The size of the individual borders is half the size of the border. If the border is an odd size, one border needs to be a pixel bigger than the other border for whatever orientation the border represents (top/bottom or left/right). The easiest way of doing this is to make the first border the total size of the borders divided by two rounded down and the other border being equal to the size of both the borders minus the size of the first border. This way of dealing with splitting odd integers is a handy trick to remember if you have to deal with integers a lot. Using integers was something that use to be important to graphics programming (when floating point numbers were thought to be evil due to how slow non-hardware accelerated floating point was) but is not so much the case anymore.

Once the borders have been created, it is very easy to lay out the tiles as the following code segment clearly shows.

   indx = 0;
   for (cntrR = 0; cntrR < puzzle.puzzleHeight; ++cntrR) {
       for (cntrC = 0; cntrC < puzzle.puzzleWidth; ++cntrC) {
           this.tiles[indx] = new BGLayers.ImageLayer("tile"+indx, img);
           rect = new BGLayers.Rectangle(left + this.tileWidth * cntrC,
                   top + this.tileHeight * cntrR,
                   this.tileWidth, this.tileHeight);
           this.tiles[indx].setClip(rect);
           this.addChild(this.tiles[indx], rect);
           ++indx;
       }
   }

The only problem is that the tiles are laid out in the proper order, not in the order reflected in the current state of the puzzle data. This problem had me stumped for a second or two, but then I realized that all I needed to do was move the tiles to the position they are supposed to be in. As this is something that happens every time the puzzle data changes, an update function was created to deal with this task.

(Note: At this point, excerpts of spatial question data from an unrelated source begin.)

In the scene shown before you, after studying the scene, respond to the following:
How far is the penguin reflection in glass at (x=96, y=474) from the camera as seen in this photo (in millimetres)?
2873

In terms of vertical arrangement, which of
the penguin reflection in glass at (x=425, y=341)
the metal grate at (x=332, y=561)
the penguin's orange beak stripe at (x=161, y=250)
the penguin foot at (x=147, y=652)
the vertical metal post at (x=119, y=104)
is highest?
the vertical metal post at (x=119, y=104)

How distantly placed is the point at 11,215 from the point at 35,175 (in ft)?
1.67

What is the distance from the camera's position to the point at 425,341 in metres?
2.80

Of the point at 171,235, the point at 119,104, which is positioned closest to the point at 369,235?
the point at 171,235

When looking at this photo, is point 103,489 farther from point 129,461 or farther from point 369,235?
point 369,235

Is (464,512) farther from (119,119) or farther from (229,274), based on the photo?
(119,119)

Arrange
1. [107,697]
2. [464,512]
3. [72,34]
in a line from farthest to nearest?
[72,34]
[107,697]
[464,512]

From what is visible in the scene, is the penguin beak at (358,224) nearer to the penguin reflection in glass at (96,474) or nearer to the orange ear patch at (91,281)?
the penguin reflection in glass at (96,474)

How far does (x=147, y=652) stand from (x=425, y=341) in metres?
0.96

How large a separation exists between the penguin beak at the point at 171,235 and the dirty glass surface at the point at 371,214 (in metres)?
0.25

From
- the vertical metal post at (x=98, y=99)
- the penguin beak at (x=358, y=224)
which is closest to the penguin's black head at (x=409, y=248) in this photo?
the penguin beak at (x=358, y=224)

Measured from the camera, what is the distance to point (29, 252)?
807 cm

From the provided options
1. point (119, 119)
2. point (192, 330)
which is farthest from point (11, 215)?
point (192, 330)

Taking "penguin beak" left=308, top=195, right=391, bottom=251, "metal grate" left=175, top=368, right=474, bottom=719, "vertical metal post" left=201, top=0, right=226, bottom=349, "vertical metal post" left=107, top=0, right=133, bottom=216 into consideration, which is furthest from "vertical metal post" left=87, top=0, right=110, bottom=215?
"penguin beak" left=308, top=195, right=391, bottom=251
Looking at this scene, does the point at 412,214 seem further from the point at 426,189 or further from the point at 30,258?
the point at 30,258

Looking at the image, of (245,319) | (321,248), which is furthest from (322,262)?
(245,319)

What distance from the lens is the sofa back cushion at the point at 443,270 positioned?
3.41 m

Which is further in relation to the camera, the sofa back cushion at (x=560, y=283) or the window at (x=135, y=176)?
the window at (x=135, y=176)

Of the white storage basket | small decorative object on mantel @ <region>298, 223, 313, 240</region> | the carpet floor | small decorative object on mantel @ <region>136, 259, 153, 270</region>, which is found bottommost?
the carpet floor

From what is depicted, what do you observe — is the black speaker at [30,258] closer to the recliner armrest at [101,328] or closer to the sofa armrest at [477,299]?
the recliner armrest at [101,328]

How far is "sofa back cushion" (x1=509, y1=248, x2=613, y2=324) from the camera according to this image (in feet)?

PuzzleGallery.BasePuzzleView.prototype.update = function()
{
   var cntrR, cntrC, indx, tile;
  
   var w = this.puzzle.puzzleWidth;
   var h = this.puzzle.puzzleHeight;
  
   indx = 0;
   for (cntrR = 0; cntrR < h; ++cntrR) {
       for (cntrC = 0; cntrC < w; ++cntrC) {
           tile = this.puzzle.getPuzzlePiece(cntrC, cntrR);
           this.tiles[tile].moveTo( this.tileLeft + cntrC * this.tileWidth,
                   this.tileTop + cntrR * this.tileHeight);
           this.tileBorders[indx].setCorrect(tile == indx);
           ++indx;
       }
   }
   this.addDirty(null);
}

The best part is that to make the tiles animate to their new position, I can simply create an animateTo function within the BGLayers library and have all the work done for me. I don't know if I will have time to do this within the 24 hours alloted to this project, but it is certainly something that I want to add to the BGLayers library eventually.